:: Task goal ::
In the listing below, find the line containing "United States, site archbold_FL-07." and the line containing "common name: domestic cow". Repeat exactly those two lines and every line between them, nothing more.

:: Data for this exercise ::

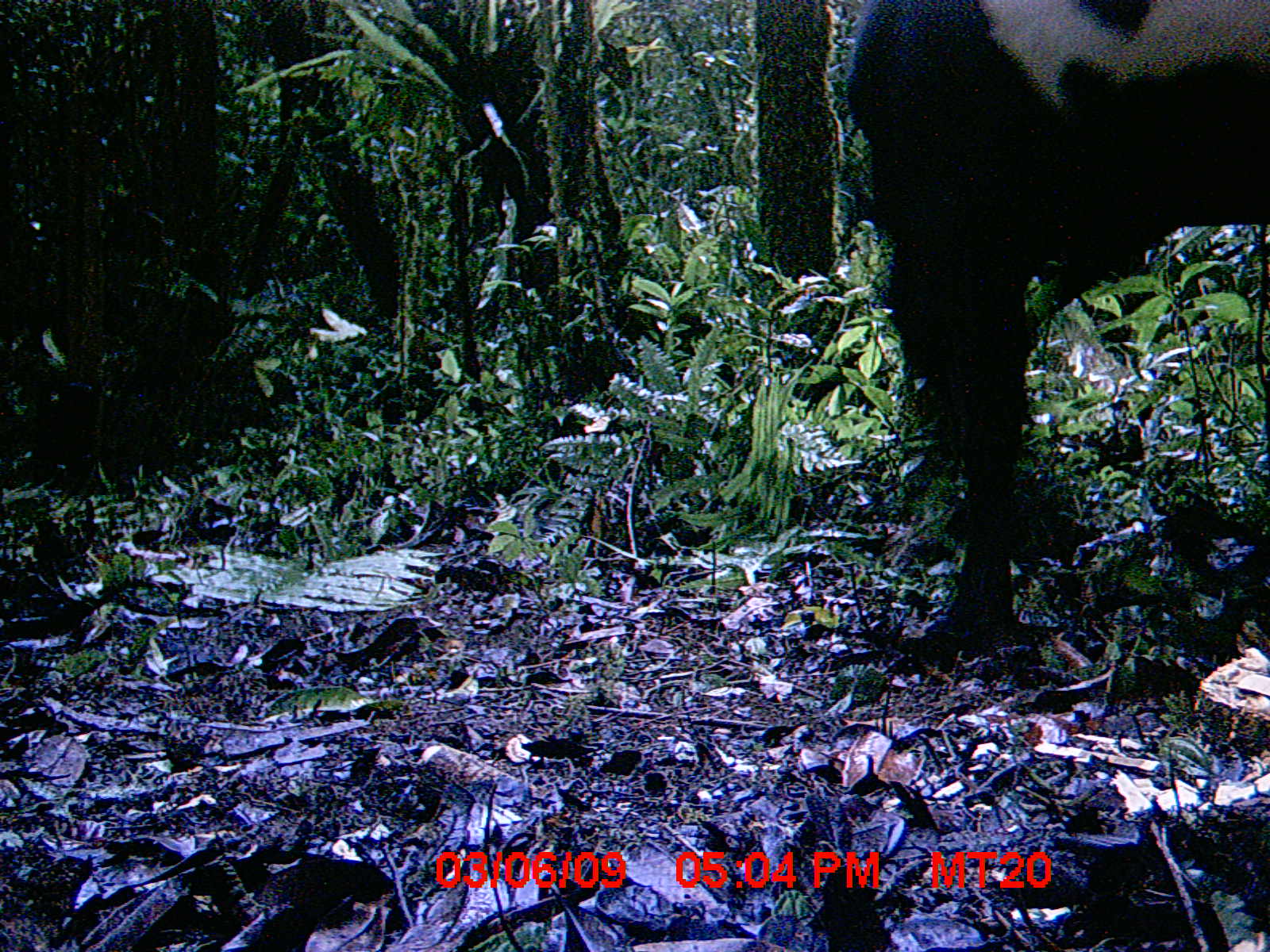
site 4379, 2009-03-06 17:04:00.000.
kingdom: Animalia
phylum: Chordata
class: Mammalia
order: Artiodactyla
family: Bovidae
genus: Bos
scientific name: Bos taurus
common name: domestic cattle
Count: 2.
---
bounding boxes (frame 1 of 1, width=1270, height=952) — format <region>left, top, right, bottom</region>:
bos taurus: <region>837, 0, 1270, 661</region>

* * *

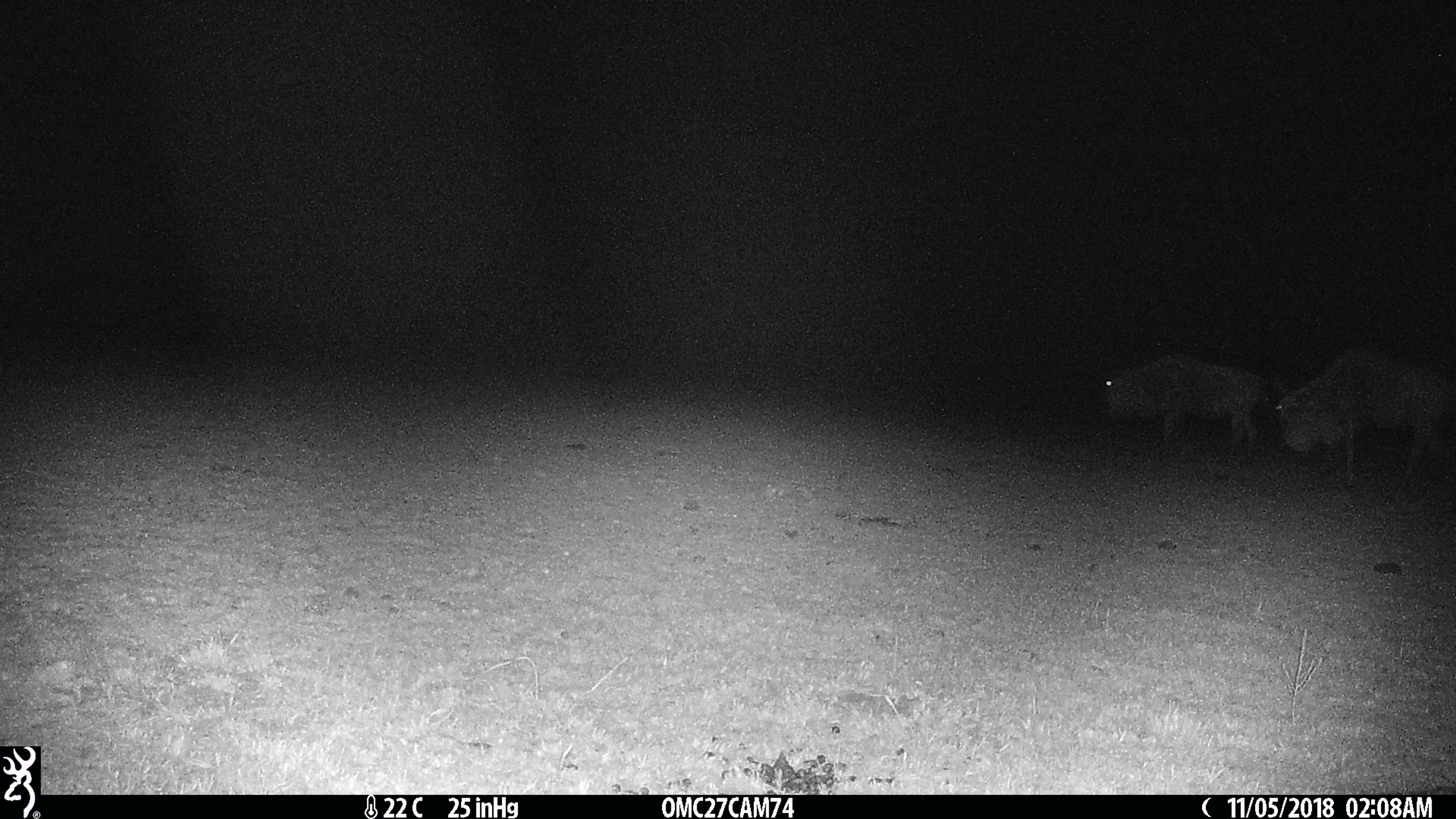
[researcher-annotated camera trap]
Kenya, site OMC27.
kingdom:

==

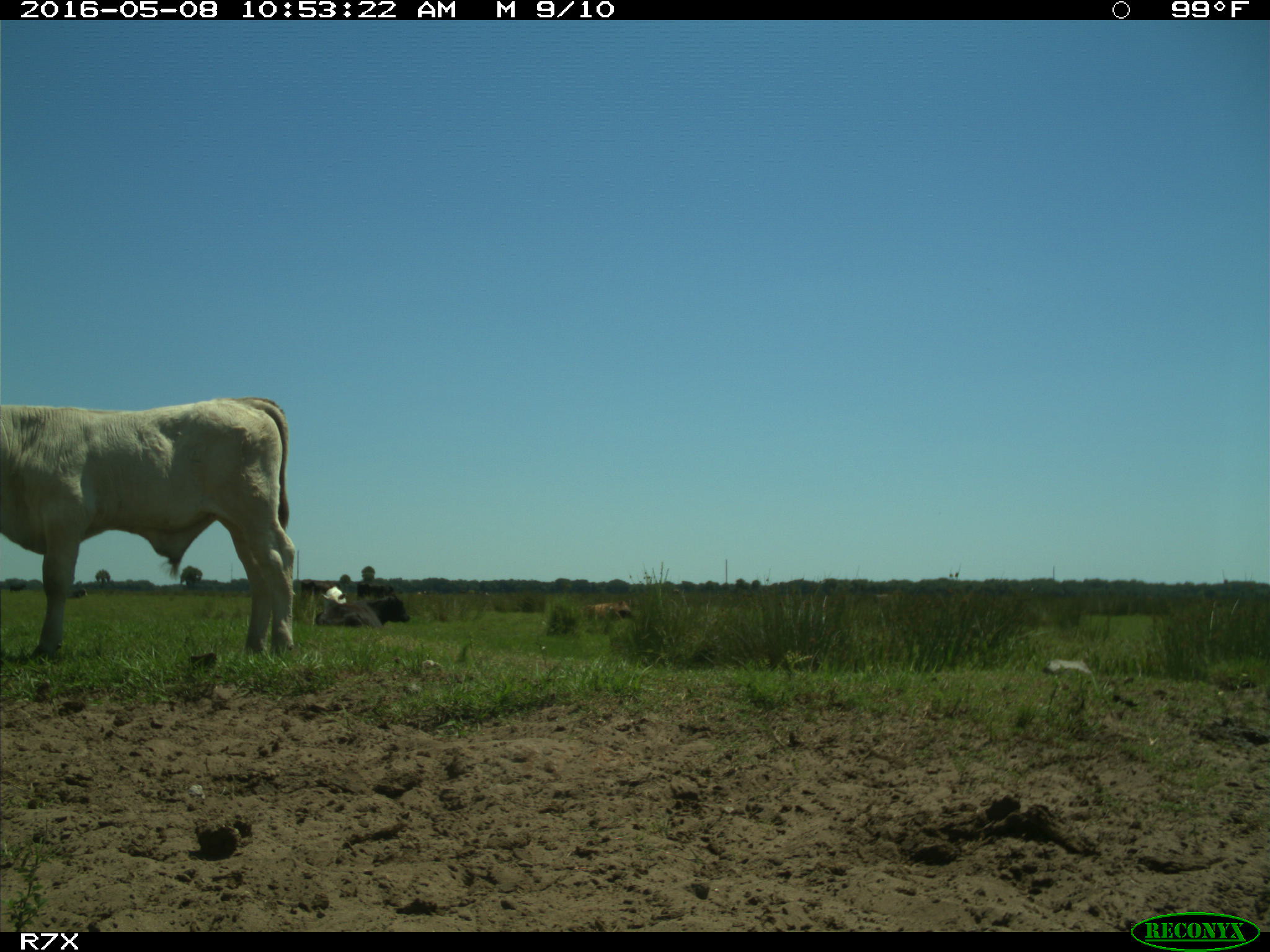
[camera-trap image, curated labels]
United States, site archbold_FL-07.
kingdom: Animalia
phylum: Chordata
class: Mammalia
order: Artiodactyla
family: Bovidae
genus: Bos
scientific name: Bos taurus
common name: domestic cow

:: Answer section ::
United States, site archbold_FL-07.
kingdom: Animalia
phylum: Chordata
class: Mammalia
order: Artiodactyla
family: Bovidae
genus: Bos
scientific name: Bos taurus
common name: domestic cow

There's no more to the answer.